_JOB 1_: In the records, starting at the line that contains "What is the physical distance of" and ending at the end of the records, substitute "nearest" for "closest" and write those lines out again with nothing else changed. Leave the pictures out of your answer.

Because, for good and ill, McDonald’s exercises considerable control over how its franchised restaurants are operated. It obviously has a large interest in maximizing sales — and in enforcing common standards, e.g., cleanliness, quick service, foods served and how prepared.

But it has an even larger interest in maximizing shareholder profits — closely related to, but not the same as the interests cited above. Disgruntled franchisees claim they’re being squeezed. “[T]oo much focus on Wall Street,” one says.

This much is certain. McDonald’s has been buying back shares, i.e., taking them out of the market to boost the price of those investors still hold. It spent more than $1.8 billion on buy-backs last year alone.

And it’s paying top management handsomely. The CEO received about $7.7 million last year, according to a Demos analysis. Crain‘s Chicago Business reports $9.5 million, noting he received more in 2012.

Either figure is far from the highest amount big fast-food CEOs received. The average, skewed upward by Starbucks’ CEO, was about $23.8 million, not including certain types of income CEOs commonly receive. This makes for an overall CEO-to-worker pay ratio of more than 1,000-1.

For all but three of the CEOs Demos could report on, at least 60% of compensation related to stock awards and stock options cashed in. So you can see that they have a very good reason to prop up the value of their companies’ shares — two actually, since if share prices tank, they’re out of work.

Which brings us to another player in the wage-setting arena. Shareholders, we’re told — not thee and me, but hedge funds and other big investors — demand short-term gains, no matter what.

The long-term gains companies might achieve by paying workers more — or in the immediate case, making it easier for franchisees to pay more — don’t qualify as “maximizing shareholder value.”

Companies that don’t deliver enough fast enough face takeover threats — or the equivalent. McDonald’s, for example, felt constrained to sell off restaurants and promise $1 billion in buy-backs to appease a hedge fund manager.

In short, we need to look beyond the balance sheet of a fast-food franchisee to assess the arguments against a minimum wage increase. And a place to look is the corporate parent — what it does with its profits, how it gets them and what drives the decisions it makes.

The self-proclaimed Franchise King suggests that companies like McDonald’s will have to adjust their fee structure to help their franchisees if the minimum wage increases to $15 an hour — as it eventually will in Seattle. Perhaps this would also apply to some of the other recent and prospective minimum wage boosts.

It’s hard to predict how all this will net out. We know that the majority of fast-food workers today aren’t teenagers who want a little running-around money, but mostly adults — in many cases, parents with children.

_RECORDS SUPPLIED_:
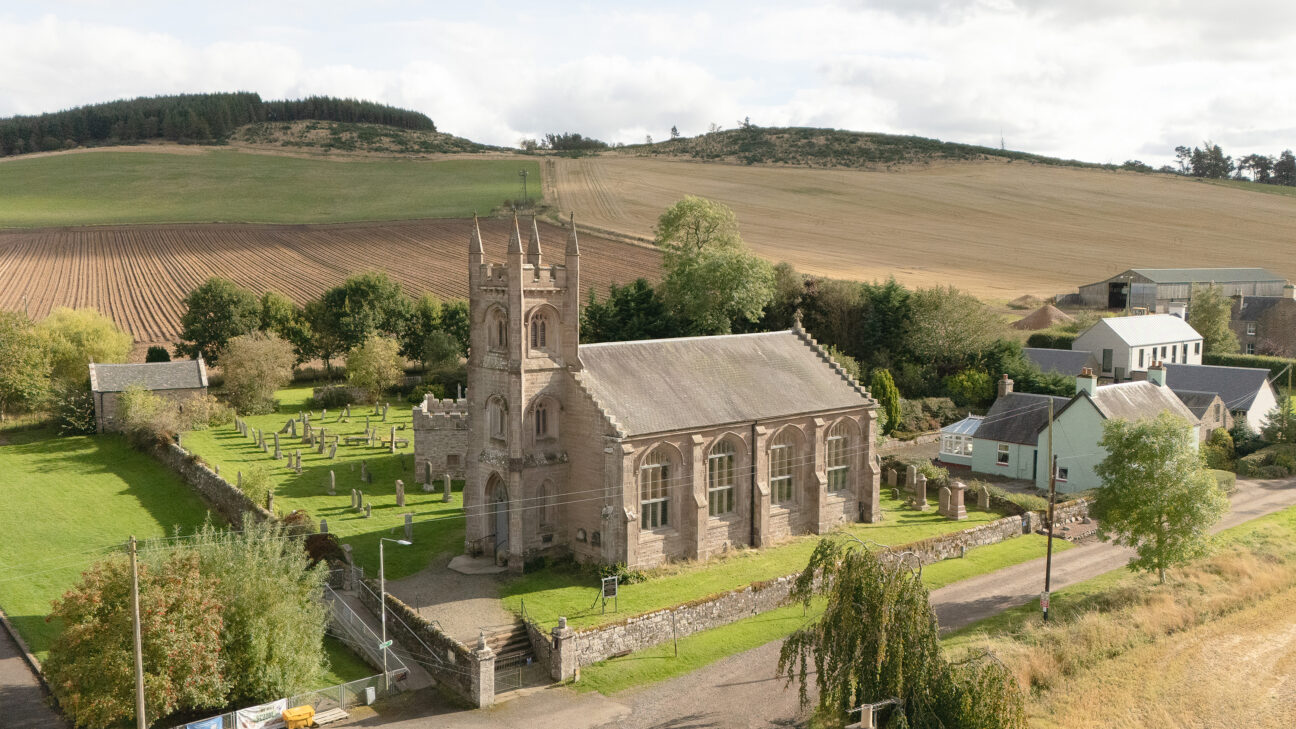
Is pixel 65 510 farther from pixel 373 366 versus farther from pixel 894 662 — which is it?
pixel 894 662

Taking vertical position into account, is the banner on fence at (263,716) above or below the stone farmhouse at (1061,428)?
below

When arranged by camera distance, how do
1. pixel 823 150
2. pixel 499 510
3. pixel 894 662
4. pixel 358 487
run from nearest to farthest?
pixel 894 662
pixel 499 510
pixel 358 487
pixel 823 150

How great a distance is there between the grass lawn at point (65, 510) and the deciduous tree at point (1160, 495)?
39621 mm

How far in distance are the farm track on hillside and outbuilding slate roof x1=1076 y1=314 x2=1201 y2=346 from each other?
40.6 metres

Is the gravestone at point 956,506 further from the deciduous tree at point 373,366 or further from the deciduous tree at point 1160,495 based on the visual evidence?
the deciduous tree at point 373,366

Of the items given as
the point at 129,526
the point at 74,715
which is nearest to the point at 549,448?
the point at 74,715

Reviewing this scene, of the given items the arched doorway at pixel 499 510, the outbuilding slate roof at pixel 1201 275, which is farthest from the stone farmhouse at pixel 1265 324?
the arched doorway at pixel 499 510

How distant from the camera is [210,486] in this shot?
46906 mm

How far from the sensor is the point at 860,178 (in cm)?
13825

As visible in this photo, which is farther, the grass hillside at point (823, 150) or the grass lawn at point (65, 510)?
the grass hillside at point (823, 150)

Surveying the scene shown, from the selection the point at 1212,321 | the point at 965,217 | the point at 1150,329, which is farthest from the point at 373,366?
the point at 965,217

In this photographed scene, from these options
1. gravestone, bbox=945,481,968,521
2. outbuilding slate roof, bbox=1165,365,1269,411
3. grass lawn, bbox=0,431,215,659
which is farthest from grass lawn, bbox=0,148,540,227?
gravestone, bbox=945,481,968,521

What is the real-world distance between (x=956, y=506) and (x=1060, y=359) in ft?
99.0

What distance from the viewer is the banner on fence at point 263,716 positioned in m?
26.5
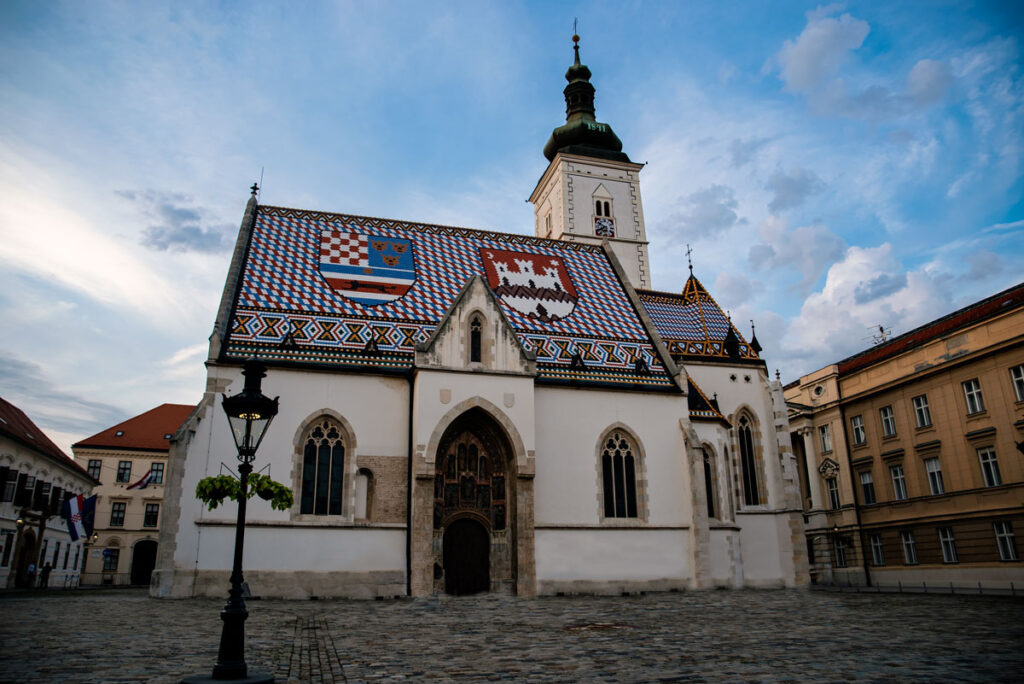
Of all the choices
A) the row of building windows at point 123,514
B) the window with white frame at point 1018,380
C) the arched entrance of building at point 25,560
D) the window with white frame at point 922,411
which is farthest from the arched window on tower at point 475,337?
the row of building windows at point 123,514

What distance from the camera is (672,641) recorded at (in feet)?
37.8

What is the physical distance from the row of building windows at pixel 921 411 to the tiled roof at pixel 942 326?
2.44m

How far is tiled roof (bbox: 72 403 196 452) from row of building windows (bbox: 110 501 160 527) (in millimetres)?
3862

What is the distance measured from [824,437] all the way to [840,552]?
6064 millimetres

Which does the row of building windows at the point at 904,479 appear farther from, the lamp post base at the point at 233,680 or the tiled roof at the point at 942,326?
the lamp post base at the point at 233,680

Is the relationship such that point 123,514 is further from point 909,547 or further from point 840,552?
point 909,547

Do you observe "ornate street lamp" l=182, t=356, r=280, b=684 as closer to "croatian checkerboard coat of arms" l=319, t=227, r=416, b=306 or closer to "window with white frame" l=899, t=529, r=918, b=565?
"croatian checkerboard coat of arms" l=319, t=227, r=416, b=306

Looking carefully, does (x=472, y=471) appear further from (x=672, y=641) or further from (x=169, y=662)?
(x=169, y=662)

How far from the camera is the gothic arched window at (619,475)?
2444 cm

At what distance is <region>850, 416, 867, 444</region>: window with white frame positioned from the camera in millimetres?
36800

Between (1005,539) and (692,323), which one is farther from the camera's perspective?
(692,323)

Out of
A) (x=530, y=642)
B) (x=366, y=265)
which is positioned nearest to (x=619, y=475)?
(x=366, y=265)

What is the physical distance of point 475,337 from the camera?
23672 mm

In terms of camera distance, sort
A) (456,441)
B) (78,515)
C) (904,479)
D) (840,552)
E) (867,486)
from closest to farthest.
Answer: (456,441) < (78,515) < (904,479) < (867,486) < (840,552)
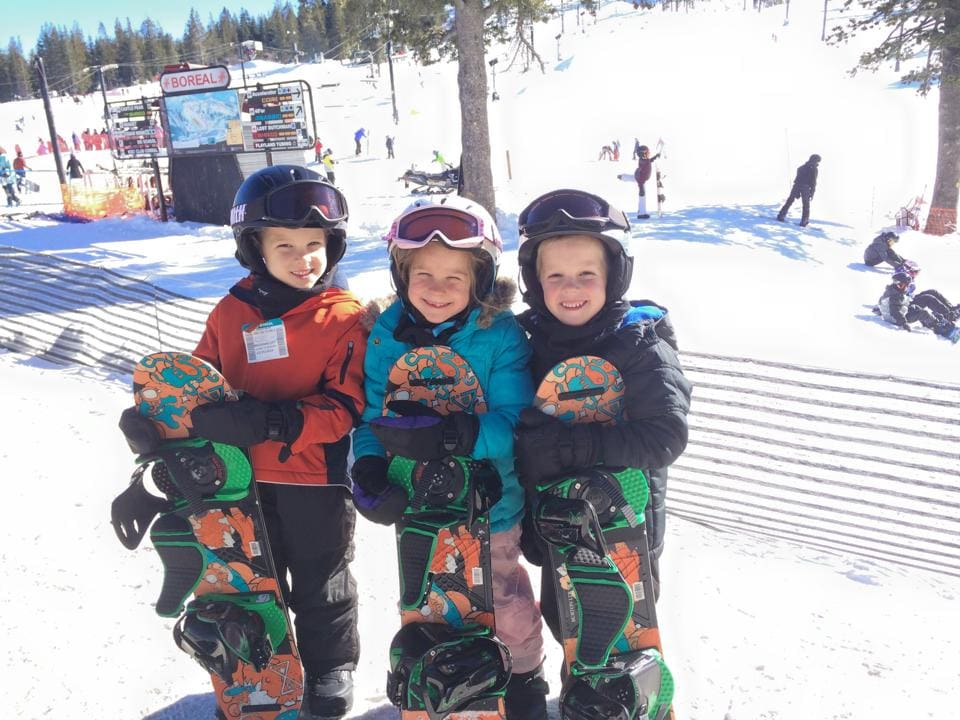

_JOB 2_: According to the text on fast-food pay, how much did McDonald's spend on share buy-backs last year?

_REPLY 1_:
What is the physical distance of point 475,337 from the camera?
23672 mm

In terms of camera distance, sort
A) (456,441)
B) (78,515)
C) (904,479)
D) (840,552)
E) (867,486)
from nearest to farthest.
Answer: (456,441) < (78,515) < (904,479) < (867,486) < (840,552)

_REPLY 2_: More than $1.8 billion.